It's in the Mac App Store guidelines:
Transmission has an option that lets it automatically add .torrent files without you having to do it yourself. This comes in useful if you're downloading a lot of things all at once - Legal uses... Humble Bundles and Archive.org stuff. I don't know if that would be easy to make happen in a sandbox considering apps like Alfred had to change to get in the MAS. Sandboxing is fine in most cases, but it doesn't make sense in a lot of cases either.
Open source code is open source, you can read everything that's going to be in the build you make.
Any website can be attacked. Apple, your bank, governments, etc aren't 100% safe from this either.
Renaming files in a folder the app has access to should be fine in a sandboxed environment.

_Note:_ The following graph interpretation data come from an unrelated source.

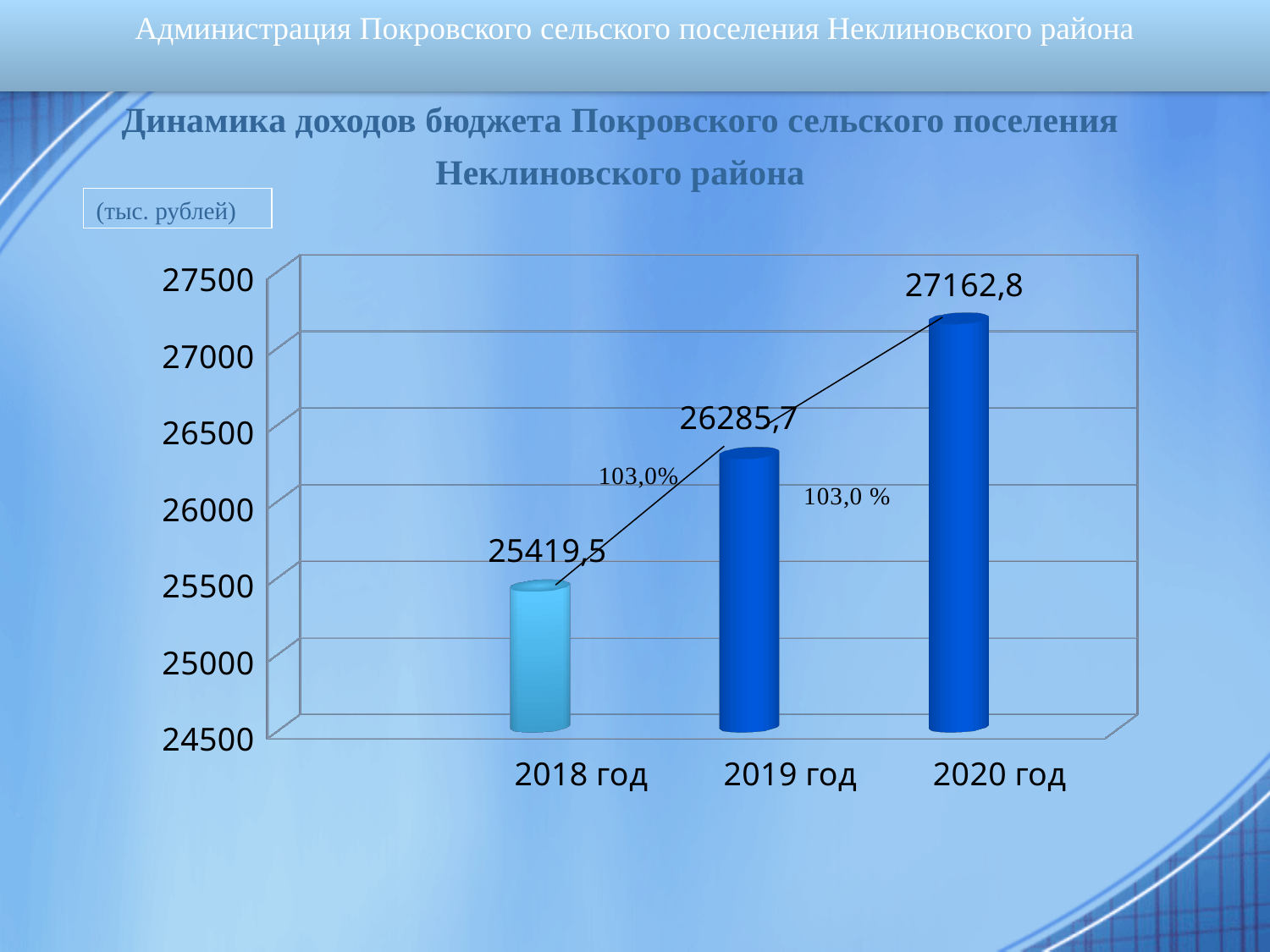
Do the values rise or fall from 2018 год to 2020 год? rise What is the budget revenue value shown for 2019 год? 26285,7 Which year has the highest budget revenue on the chart? 2020 год Which year has the lowest budget revenue on the chart? 2018 год Is the value for 2018 год greater or less than 25500? less What is the difference between the values for 2019 год and 2018 год? 866,2 Which is larger, the value for 2019 год or the value for 2020 год? 2020 год What is the difference between the values for 2020 год and 2019 год? 877,1 What kind of chart is shown on the slide? bar chart How many years (categories) are plotted on the chart? 3 What is the budget revenue value shown for 2020 год? 27162,8 What is the budget revenue value shown for 2018 год? 25419,5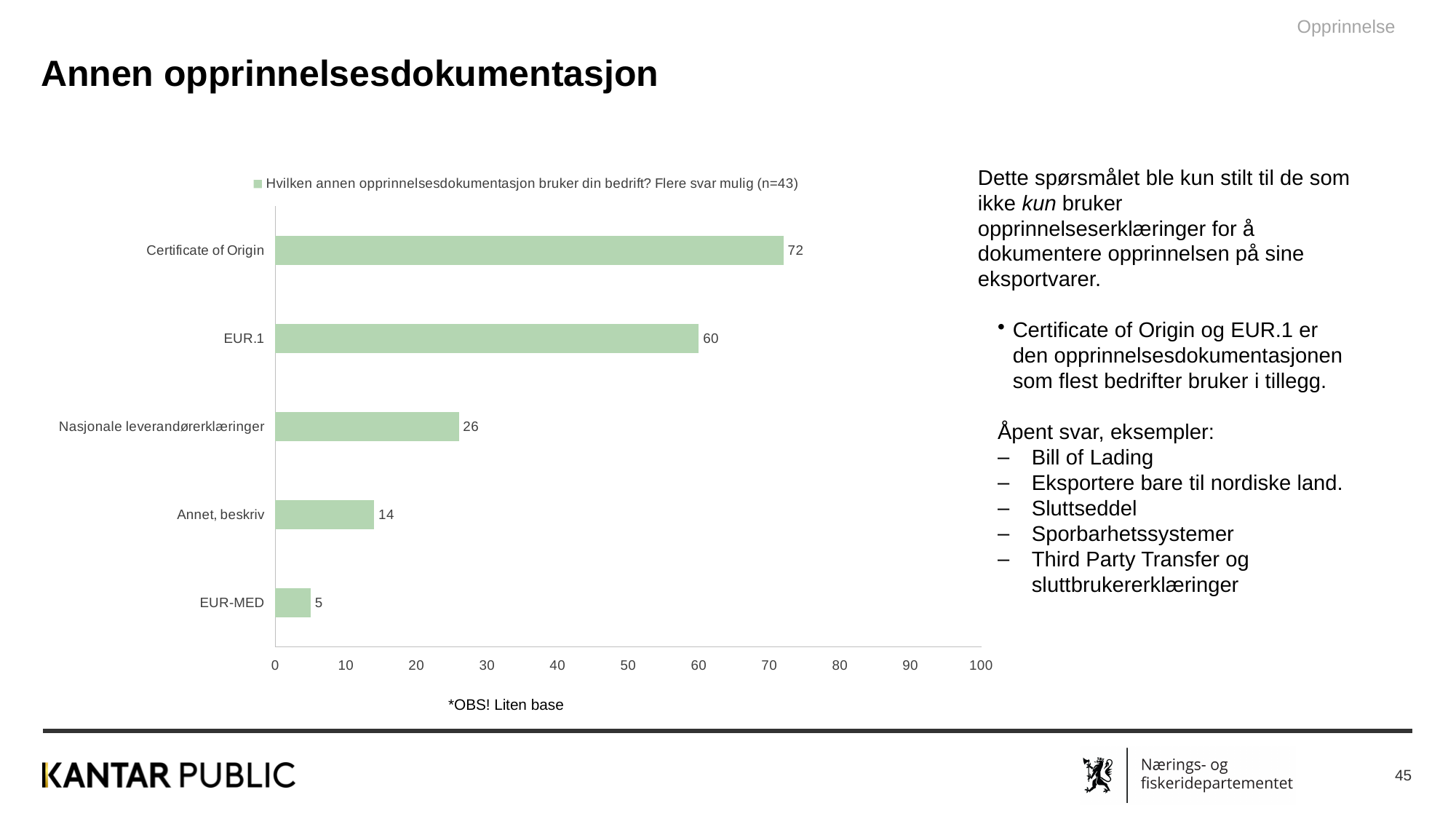
How many categories are shown in the chart? 5 What is the value for EUR-MED? 5 What is the difference between the values for Certificate of Origin and EUR.1? 12 What is the sample size (n) stated in the chart legend? n=43 Which category has the lowest value? EUR-MED Is the value for EUR.1 greater or less than 50? greater What kind of chart is shown on the slide? Bar chart Which is larger, the value for Nasjonale leverandørerklæringer or the value for Annet, beskriv? Nasjonale leverandørerklæringer What is the value for Nasjonale leverandørerklæringer? 26 What is the value for Certificate of Origin? 72 Which category has the highest value? Certificate of Origin What is the value for EUR.1? 60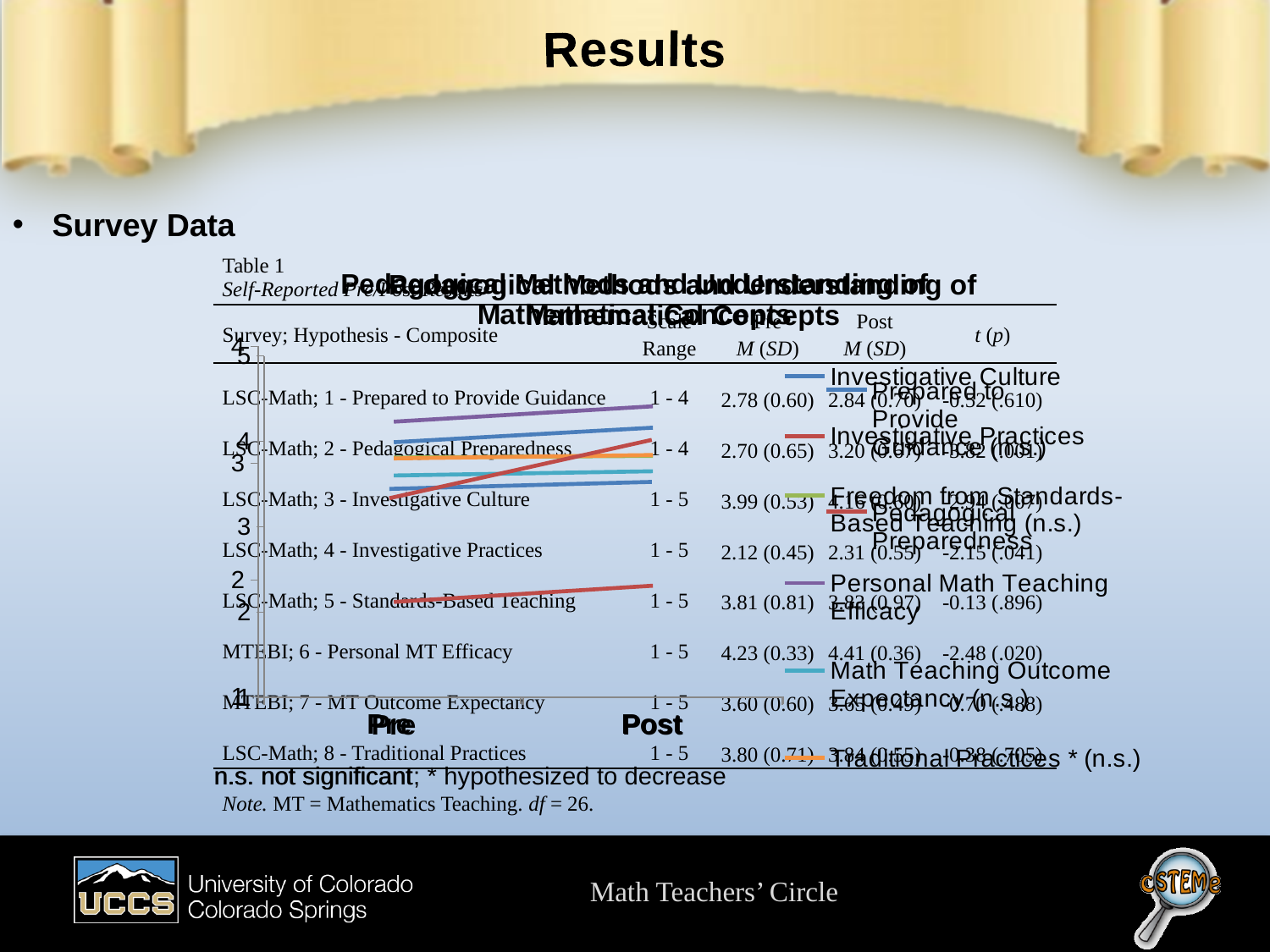
Which series has the lowest line on the chart? Investigative Practices What kind of chart is shown on the slide? line chart Which series has the highest line on the chart? Personal Math Teaching Efficacy How many points are there along the x axis of the chart? 2 Is the Pre value for Investigative Practices greater or less than 3? less Does the line for Pedagogical Preparedness rise or fall from Pre to Post? rise How many series does the chart's legend list? 8 Which is larger on the chart, the Post value for Personal Math Teaching Efficacy or the Post value for Investigative Practices? Personal Math Teaching Efficacy What are the two categories on the x axis of the chart? Pre and Post Is the Post value for Personal Math Teaching Efficacy greater or less than 3? greater Which legend entry is marked with an asterisk as hypothesized to decrease? Traditional Practices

The app just has access to a specific folder in user directory and that's that. The issue for transmission is maybe that it allows you to upload files from a folder anywhere. But even that could be restricted via an Api in a sandboxed envrioment.
What iOS has taught us is that devs by default want access to things they don't need generally. They want an easier life so they would rather have everything open.
However for 99% of tasks there are ways around it. There are very few programs that can't or haven't been made in some fashion on iOS that exist on the mac. Most things that aren't on iOS will be down to policy (I.e. No file sharing etc..).
Apples reputation on the mac rests on the fact that it's easier to maintain and more secure by default. I'm sure apple will do whatever it takes to defend this. I expect in the long run all mac apps will be sandboxed by default and users would have to explicitly allow access to the file system for an app.
And no app should have access to system wide encryption. What app needs that? You can't stop people breaking into a server and changing files. But you can stop what that app is allowed to do on a system.